**SOURCE RECORDS**
Begin

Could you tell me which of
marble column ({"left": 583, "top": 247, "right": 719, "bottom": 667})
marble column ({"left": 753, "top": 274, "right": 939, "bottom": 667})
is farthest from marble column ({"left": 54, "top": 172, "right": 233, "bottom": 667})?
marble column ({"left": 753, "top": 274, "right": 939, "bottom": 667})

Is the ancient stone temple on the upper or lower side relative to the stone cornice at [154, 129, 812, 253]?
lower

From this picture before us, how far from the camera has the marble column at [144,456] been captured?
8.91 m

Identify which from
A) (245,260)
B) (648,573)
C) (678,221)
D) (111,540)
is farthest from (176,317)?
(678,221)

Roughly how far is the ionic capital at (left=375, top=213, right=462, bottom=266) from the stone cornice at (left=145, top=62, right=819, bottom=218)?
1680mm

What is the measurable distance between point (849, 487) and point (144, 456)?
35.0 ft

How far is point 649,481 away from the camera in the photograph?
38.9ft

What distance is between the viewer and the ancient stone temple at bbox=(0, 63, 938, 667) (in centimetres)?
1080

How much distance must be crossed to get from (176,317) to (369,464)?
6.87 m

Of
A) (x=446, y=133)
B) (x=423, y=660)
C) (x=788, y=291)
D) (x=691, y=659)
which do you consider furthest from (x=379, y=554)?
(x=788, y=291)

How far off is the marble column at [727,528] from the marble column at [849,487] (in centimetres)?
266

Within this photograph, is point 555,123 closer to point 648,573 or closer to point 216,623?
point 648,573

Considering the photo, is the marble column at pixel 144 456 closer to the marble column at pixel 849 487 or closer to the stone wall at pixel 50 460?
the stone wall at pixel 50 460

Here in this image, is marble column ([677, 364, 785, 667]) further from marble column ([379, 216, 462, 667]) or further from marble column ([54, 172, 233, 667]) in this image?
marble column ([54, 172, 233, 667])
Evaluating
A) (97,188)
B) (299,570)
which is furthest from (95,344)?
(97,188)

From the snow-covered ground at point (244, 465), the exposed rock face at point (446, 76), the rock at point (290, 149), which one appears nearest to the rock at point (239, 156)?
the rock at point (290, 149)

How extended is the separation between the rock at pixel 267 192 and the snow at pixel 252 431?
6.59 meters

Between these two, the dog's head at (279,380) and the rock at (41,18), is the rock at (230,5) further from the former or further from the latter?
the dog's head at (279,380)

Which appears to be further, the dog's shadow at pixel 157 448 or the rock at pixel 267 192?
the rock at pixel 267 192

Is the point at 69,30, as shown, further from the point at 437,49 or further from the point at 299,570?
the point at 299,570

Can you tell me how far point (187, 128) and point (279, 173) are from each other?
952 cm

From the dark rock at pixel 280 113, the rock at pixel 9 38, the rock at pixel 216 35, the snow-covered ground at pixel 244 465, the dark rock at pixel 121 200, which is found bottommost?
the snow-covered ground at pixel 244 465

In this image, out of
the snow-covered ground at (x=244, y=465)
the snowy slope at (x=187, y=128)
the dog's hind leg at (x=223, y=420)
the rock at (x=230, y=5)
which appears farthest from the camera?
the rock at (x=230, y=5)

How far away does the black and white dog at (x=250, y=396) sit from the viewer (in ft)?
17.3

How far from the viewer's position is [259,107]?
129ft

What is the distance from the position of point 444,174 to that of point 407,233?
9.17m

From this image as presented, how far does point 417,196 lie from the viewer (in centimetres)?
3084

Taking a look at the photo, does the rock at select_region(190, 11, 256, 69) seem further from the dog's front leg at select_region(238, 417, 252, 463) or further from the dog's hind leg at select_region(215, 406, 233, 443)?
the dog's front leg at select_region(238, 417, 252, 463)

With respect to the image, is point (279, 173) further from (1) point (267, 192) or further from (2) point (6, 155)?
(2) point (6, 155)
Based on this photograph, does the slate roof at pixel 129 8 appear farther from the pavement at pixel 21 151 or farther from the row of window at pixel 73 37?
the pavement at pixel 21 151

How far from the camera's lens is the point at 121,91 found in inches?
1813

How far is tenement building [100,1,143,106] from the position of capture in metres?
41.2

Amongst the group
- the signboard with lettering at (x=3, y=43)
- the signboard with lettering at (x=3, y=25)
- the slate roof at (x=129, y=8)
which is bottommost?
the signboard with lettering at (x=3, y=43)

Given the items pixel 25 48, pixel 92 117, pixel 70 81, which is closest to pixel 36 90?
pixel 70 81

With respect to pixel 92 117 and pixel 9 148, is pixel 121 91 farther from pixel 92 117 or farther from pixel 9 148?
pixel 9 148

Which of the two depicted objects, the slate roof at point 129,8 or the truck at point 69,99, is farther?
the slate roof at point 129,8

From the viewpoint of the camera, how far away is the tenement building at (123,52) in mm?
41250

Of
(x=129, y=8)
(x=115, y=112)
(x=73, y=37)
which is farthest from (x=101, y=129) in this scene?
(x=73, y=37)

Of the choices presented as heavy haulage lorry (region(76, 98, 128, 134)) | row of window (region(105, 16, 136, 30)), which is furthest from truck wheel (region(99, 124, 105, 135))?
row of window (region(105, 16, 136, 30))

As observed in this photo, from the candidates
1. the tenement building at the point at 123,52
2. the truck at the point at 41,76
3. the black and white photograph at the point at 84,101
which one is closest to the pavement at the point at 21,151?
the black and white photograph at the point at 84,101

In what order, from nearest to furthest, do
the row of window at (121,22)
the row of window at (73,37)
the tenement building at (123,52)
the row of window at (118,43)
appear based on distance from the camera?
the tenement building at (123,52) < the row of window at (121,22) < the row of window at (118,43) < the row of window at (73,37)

End
Begin

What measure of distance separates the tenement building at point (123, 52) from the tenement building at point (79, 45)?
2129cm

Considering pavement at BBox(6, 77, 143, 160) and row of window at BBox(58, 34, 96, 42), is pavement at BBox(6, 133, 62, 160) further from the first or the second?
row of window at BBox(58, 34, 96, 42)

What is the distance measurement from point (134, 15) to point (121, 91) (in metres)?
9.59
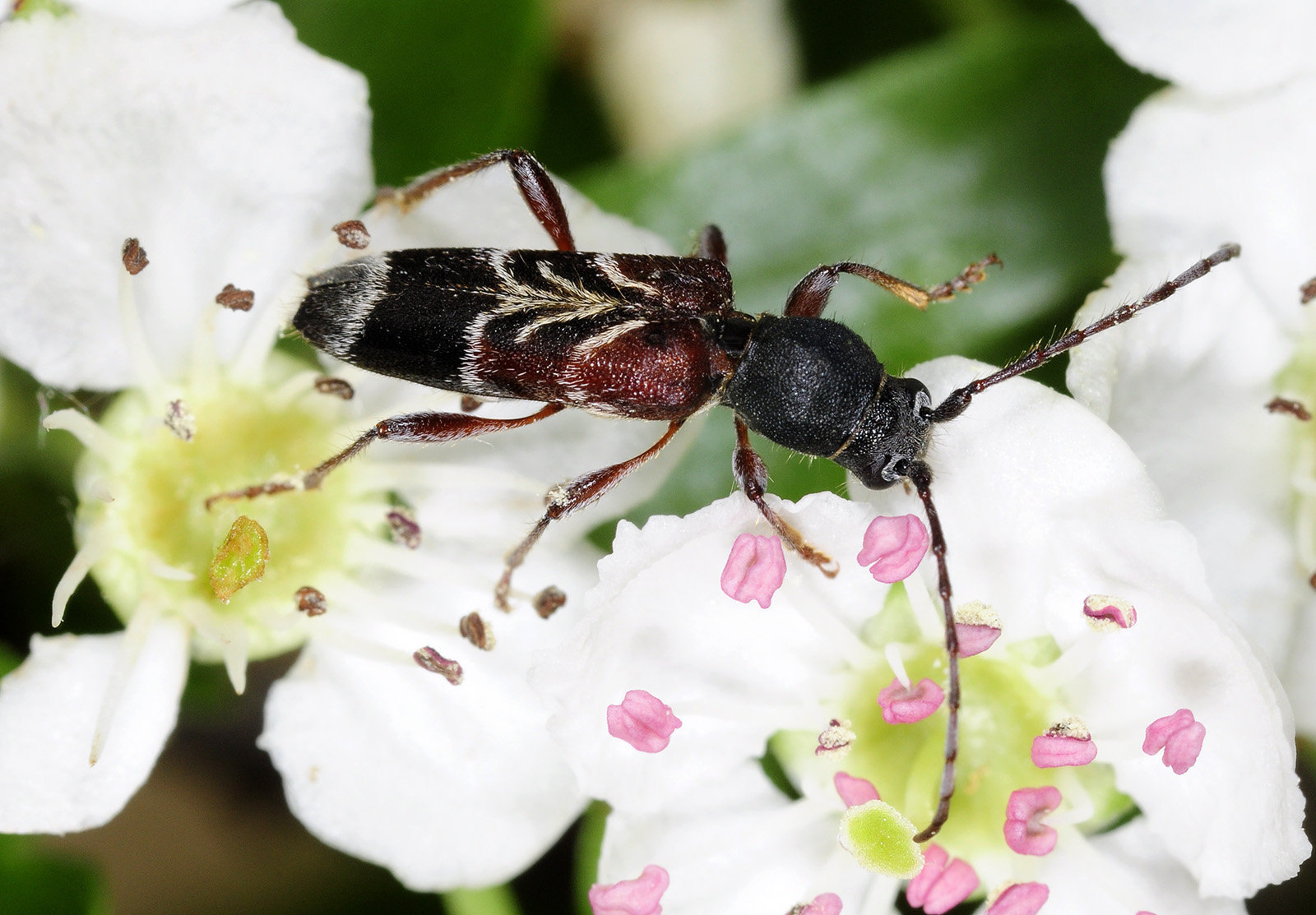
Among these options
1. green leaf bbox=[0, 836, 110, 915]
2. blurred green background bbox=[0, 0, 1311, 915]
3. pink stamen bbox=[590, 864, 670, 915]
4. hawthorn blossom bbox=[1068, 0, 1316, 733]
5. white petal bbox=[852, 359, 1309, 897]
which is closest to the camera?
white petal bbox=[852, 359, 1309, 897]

End
Begin

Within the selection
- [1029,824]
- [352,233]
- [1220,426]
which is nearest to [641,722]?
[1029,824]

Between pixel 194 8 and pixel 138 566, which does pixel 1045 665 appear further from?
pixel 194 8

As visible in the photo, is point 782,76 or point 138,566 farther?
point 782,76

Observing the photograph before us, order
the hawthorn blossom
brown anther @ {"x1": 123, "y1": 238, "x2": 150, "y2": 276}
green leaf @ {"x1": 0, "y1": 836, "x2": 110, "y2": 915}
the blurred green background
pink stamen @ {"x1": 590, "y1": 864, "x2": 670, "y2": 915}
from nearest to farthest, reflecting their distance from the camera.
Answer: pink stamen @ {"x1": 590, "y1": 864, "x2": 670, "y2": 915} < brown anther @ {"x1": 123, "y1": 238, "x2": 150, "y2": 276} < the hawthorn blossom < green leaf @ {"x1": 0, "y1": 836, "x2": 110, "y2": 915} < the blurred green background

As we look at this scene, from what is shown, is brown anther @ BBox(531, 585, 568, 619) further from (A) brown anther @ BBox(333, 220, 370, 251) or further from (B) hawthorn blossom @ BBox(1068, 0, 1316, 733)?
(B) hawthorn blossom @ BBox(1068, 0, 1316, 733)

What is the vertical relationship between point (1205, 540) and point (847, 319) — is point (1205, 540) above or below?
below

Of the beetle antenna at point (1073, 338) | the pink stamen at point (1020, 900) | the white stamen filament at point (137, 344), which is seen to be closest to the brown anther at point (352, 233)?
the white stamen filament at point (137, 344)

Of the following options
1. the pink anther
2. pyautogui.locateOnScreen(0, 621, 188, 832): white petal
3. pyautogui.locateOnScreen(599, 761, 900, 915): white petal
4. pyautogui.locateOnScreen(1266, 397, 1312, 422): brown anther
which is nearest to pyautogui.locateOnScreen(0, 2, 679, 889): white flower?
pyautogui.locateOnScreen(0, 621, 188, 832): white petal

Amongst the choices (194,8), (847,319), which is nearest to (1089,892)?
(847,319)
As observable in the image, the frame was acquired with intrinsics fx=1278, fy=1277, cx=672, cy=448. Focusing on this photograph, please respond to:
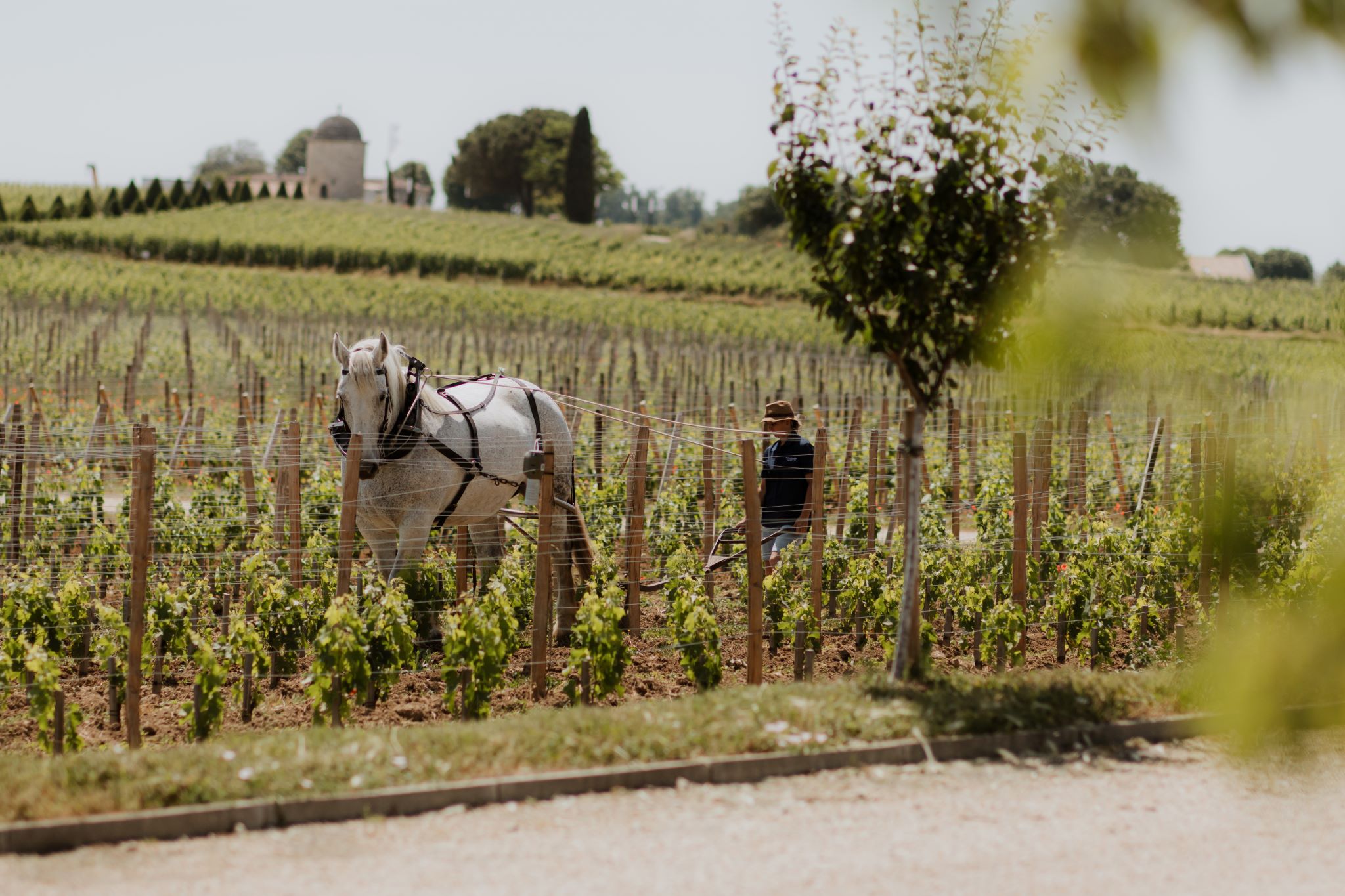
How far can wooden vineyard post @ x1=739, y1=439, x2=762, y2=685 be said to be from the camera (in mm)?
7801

End

**INSTRUCTIONS FOR THE TASK**
Return each line from the records above that contains the word "closer".

**RESULT BELOW**
Within this photograph, is point 555,123 closer to point 648,573 or closer to point 216,623?
Considering the photo, is the marble column at pixel 144 456 closer to the marble column at pixel 849 487 or closer to the stone wall at pixel 50 460?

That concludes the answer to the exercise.